**Required work**
A - In the text on llama invoke, which two options specify files to pass between the local and remote nodes?
B - Extend the text on llama invoke, starting after its final sentence.

### Supplied text

It is strongly recommended that you use absolute paths if you set LLAMACC_LOCAL_CC and LLAMACC_LOCAL_CXX. Not all build systems will preserve $PATH all the way down to llamacc, so if you don't use absolute paths, you can get build failures that are difficult to diagnose.

You can use llama invoke to execute individual commands inside of Lambda. The syntax is llama invoke <function> <command> args.... <function> must be the name of a Lambda function using the Llama runtime. So, for instance, we can inspect the OS running inside our Lambda image:

$ llama invoke gcc uname -a
Linux 169.254.248.253 4.14.225-175.364.amzn2.x86_64 #1 SMP Mon Mar 22 22:06:01 UTC 2021 x86_64 x86_64 x86_64 GNU/Linux

If your function consumes files as input or output, you can use the -f and -o options to specify that files should be passed between the local and remote nodes. For instance:

$ llama invoke -f README.md:INPUT -o OUTPUT gcc sh -c 'sha256sum INPUT > OUTPUT'; cat OUTPUT
16c399c108bb783fc5c4529df4fecd0decb81bc0707096ebd981ab2b669fae20  INPUT

Note the use of LOCAL:REMOTE syntax to optionally specify different paths between the local and remote ends.

######
### Data excerpts

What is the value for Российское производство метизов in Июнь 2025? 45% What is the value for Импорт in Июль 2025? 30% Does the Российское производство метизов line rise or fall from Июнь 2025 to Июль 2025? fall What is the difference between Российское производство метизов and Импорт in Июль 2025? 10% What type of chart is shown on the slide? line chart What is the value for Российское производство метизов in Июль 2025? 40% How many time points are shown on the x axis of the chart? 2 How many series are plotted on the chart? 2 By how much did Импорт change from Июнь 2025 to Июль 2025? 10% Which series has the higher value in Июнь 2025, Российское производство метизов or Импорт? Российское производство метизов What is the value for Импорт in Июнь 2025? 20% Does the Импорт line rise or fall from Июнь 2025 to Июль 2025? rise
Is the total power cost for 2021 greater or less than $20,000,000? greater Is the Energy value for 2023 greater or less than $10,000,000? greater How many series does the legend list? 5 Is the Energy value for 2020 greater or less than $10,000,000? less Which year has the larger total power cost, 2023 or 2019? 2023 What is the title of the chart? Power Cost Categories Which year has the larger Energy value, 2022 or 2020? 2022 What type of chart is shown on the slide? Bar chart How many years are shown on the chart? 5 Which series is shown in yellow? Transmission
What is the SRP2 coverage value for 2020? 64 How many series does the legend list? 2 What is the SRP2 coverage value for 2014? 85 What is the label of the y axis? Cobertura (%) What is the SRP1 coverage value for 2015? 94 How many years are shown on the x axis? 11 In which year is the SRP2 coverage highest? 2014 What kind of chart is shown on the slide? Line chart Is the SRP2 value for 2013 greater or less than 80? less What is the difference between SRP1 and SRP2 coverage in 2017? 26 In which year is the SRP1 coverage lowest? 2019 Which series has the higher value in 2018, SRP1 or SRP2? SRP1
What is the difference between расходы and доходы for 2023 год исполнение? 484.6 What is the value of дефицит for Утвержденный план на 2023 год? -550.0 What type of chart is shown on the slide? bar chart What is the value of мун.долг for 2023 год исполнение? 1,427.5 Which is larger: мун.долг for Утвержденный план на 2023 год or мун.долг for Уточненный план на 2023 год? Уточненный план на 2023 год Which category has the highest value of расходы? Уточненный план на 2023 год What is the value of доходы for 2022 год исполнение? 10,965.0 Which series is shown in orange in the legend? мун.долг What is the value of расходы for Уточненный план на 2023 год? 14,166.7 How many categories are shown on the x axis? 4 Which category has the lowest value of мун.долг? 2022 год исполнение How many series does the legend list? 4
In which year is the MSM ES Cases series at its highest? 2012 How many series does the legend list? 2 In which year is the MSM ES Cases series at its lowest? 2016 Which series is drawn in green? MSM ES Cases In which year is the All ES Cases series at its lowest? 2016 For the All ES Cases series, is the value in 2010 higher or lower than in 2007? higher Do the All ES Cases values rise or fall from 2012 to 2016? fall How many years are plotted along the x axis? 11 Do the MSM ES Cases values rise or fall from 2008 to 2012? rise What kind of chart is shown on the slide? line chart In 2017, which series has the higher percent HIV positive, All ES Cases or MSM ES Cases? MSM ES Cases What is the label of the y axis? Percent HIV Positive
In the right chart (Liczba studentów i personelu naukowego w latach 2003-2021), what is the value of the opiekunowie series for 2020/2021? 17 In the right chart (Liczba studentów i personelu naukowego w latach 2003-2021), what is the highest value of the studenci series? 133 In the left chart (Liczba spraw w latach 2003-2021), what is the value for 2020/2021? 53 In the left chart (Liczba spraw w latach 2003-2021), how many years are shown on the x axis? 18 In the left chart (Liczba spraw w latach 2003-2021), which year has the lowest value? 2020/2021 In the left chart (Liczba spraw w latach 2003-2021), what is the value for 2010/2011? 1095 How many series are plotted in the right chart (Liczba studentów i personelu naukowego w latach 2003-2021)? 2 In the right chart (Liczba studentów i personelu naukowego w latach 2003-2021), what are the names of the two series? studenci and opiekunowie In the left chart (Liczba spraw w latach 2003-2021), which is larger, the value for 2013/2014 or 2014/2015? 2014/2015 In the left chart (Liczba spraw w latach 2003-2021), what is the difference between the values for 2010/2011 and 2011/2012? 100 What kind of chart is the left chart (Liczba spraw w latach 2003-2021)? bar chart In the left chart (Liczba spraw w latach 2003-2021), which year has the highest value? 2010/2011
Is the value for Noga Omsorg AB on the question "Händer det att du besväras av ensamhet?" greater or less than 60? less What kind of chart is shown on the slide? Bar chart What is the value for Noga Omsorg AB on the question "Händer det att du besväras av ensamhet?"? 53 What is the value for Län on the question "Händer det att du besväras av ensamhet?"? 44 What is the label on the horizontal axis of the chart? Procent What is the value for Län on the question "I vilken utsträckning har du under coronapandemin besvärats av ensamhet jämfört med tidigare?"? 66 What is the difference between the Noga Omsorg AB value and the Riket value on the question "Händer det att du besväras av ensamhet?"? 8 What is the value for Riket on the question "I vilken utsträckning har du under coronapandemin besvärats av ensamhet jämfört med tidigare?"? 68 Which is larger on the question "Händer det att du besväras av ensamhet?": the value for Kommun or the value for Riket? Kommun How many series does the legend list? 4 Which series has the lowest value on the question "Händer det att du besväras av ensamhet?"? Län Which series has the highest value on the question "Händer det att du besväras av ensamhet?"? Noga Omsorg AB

######

**Per-task outputs**
A - The -f and -o options.

B -
llama xargs provides an xargs-like interface for running commands in parallel in Lambda. Here's an example:

The optipng command compresses PNG files and otherwise optimizes them to be as small as possible, typically used in order to save bandwidth and speed load times on image assets. optipng is somewhat computationally expensive and compressing a large number of PNG files can be a slow operation. With llama, we can optimize a large of images by outsourcing the computation to lambda.

I prepared a directory full of 151 PNG images of the original Pokémon, and benchmarked how long it took to optimize them using 8 concurrent processes on my desktop:

$ time ls -1 *.png | parallel -j 8 optipng {} -out optimized/{/}
[...]
real    0m45.090s
user    5m33.745s
sys     0m0.924s

Once we've prepared and optipng lambda function (we'll talk about setup in a later section), we can use llama to run the same computation in AWS Lambda:

$ time ls -1 *.png | llama xargs -logs -j 151 optipng optipng '{{.I .Line}}' -out '{{.O (printf "optimized/%s" .Line)}}'
real    0m16.024s
user    0m2.013s
sys     0m0.569s

We use llama xargs, which works a bit like xargs(1), but runs each input line as a separate command in Lambda. It also uses the Go template language to provide flexibility in substitutions, and offers the special .Input and .Output methods (.I and .O for short) to mark files to be passed back and forth between the local environment and Lambda.

Lambda's CPUs are slower than my desktop and the network operations have overhead, and so we don't see anywhere near a full 151/8 speedup. However, the additional parallelism still nets us a 3x improvement in real-time latency. Note also the vastly decreased user time, demonstrating that the CPU-intensive work has been offloaded, freeing up local compute resources for interactive applications or other use cases.

This operation consumed about 700 CPU-seconds in Lambda. I configured optipng to have 1792MB of memory, which is the point at which lambda allocates a full vCPU to the process. That comes out to about 1254400 MB-seconds of usage, or about $0.017 assuming I'm already out of the Lambda free tier.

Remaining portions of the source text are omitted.